• **Instruction**
Reproduce every one of the records below line for line, and leave the pictures out.

• **Material to process**

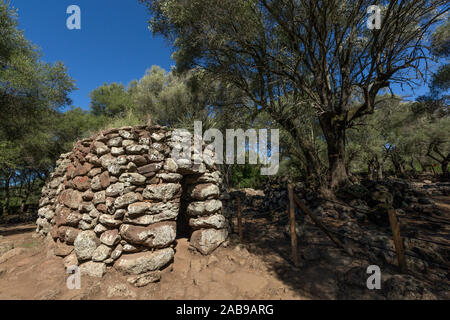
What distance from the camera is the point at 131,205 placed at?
126 inches

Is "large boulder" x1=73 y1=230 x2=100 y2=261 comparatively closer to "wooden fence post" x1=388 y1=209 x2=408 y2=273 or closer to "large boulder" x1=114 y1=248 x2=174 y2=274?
"large boulder" x1=114 y1=248 x2=174 y2=274

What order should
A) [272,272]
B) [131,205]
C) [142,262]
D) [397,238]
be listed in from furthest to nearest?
[131,205] → [272,272] → [142,262] → [397,238]

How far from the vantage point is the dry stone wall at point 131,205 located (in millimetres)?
3066

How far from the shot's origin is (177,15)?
586 cm

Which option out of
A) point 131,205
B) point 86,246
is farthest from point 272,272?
point 86,246

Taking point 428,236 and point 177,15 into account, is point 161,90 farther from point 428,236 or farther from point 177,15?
point 428,236

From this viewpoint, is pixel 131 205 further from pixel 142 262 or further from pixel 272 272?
pixel 272 272

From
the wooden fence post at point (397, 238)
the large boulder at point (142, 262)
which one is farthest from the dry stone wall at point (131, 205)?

• **Reply to the exercise**
What distance from the camera is the point at 131,205 placed at?
126 inches

Is "large boulder" x1=73 y1=230 x2=100 y2=261 comparatively closer to "wooden fence post" x1=388 y1=209 x2=408 y2=273 or closer to "large boulder" x1=114 y1=248 x2=174 y2=274?
"large boulder" x1=114 y1=248 x2=174 y2=274

What order should
A) [272,272]
B) [131,205]
C) [142,262]
D) [397,238]
be listed in from furthest to nearest?
[131,205] → [272,272] → [142,262] → [397,238]

How far from the vantage point is the dry stone wall at point 131,205 located (in millimetres)?
3066

How far from the shot's origin is (177,15)?
586 cm

Which option out of
A) point 131,205
B) point 86,246
is farthest from point 272,272?
point 86,246

Taking point 428,236 and point 177,15 into account, is point 161,90 farther from point 428,236 or farther from point 177,15?
point 428,236

From this viewpoint, is pixel 131 205 further from pixel 142 262 or further from pixel 272 272?
pixel 272 272

From
the wooden fence post at point (397, 238)
the large boulder at point (142, 262)
which one is farthest from the dry stone wall at point (131, 205)?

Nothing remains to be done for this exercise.